1. I let people’s opinions cloud my judgement – This is a huge problem. Every day I’m surrounded by fellow graduate students, professors, and mentors that are as opinionated as they are innovative. This is both a blessing and a curse. People are constantly telling me “You should do this with your future career” or “You should do that” and I tend to take those opinions to heart and lose sight of what I really want. I know that the majority of these people are telling me what they think because they care about me, they mean no harm… but I can’t let those opinions affect important decisions in my life, especially my career path.
2. I’m terrified of uncertainty – The fact that I can’t completely plan out my future scares me. I know where I would like to live and what I would like to be doing this time next year, but the reality is that I may do something completely opposite. I’m afraid that if I continue down this narrow-minded path, I could miss out on great opportunities.
3. Little things stress me out – Really, this one has gotten out of hand over the past few months. I let the most insignificant things worry me and it affects the rest of my day. Maybe this is a side-effect of graduate school, or maybe it’s because of the people I surround myself with. Maybe it’s a combination of the two… but either way, something has to change.

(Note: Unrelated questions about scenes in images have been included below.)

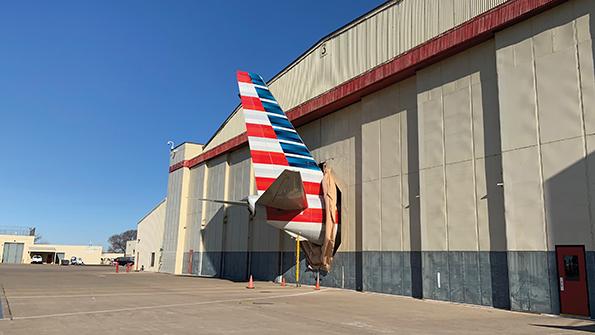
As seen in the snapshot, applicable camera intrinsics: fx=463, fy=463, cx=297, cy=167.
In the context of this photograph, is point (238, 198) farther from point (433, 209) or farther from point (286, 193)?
point (433, 209)

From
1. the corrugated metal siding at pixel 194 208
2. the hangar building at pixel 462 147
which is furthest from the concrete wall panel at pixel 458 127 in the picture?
the corrugated metal siding at pixel 194 208

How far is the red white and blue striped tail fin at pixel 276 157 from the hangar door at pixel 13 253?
96316 millimetres

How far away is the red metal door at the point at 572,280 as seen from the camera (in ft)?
51.7

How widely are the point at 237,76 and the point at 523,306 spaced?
64.8ft

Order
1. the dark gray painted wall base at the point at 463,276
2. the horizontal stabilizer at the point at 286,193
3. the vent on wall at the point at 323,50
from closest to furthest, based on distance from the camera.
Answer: the dark gray painted wall base at the point at 463,276 < the horizontal stabilizer at the point at 286,193 < the vent on wall at the point at 323,50

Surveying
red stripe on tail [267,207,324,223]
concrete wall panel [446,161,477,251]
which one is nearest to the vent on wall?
red stripe on tail [267,207,324,223]

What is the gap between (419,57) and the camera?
2294 centimetres

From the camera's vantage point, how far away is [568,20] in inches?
674

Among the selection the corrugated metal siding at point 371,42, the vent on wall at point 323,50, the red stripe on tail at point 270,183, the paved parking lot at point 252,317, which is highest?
the vent on wall at point 323,50

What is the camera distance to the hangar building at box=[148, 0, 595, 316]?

4. I take advantage of time – This is a biggie, especially when it comes to family. Recently I have fallen short on keeping in touch with family while I am in Greenville. I come up with excuses like “I’m too busy right now” or “I have something more important to do, I’ll talk to them later” instead of making a quick phone call to my parents and/or brother. Recently a family member went through a health scare that terrified all of us. Everything is fine now, but it made me realize that my family won’t be on this earth forever. Neither will my friends, and I need to make sure that I make the most of the time I’m given with them.
5. I compare myself to others on a daily basis – I know this is something that everyone struggles with, and this has become worse for me over the past year. Since I started fashion blogging, I am constantly comparing myself to other bloggers and find myself becoming jealous really quickly. The reality is that there are a lot of women out there who have been in the game for much longer than I have, and I must remember this when I feel envious of someone else.
With that being said, I thought long and hard about things that need to change and compiled a list of reminders to myself for the present and future:
1. Learn to accept constructive criticism. Appreciate the opinions that are helpful and cast aside the ones that are purely hurtful.
2. Don’t be afraid of the unknown! Life is all about taking chances and experiencing new things. I’m 22 years old and have my entire life ahead of me. I need to enjoy doing the things I love now and worry about planning for the rest of my life later.
3. Don’t sweat the small stuff, it’s simply not worth the time. I have to accept that some things are completely out of my control and aren’t worth worrying about.
4. Make the most of time with family and friends, even if they are far away. Whether that’s sending a text, making a call, or Facetiming, let the people you love know that you’re thinking about them.
5. Compare myself to myself instead of others. This sounds crazy, but I think it will be hugely beneficial. Instead of comparing myself to other bloggers, I must compare my present accomplishments to what I’ve done in the past. A week from now I should ask myself, “What have I done in the past week to make my blog better? What can I improve? What do I want to accomplish in the next few days? Etc etc etc.” Tracking my goals in this way allows for exponential growth and a stronger sense of appreciation as to how far I’ve come. Let’s be honest, comparing yourself to others will only lead to disappointment and jealousy. Why continue down that path?
Most of all, it’s important to enjoy life and appreciate everything that I have. Nothing is certain in this world, so don’t be afraid to make mistakes, love unconditionally, and face the unknown with open arms.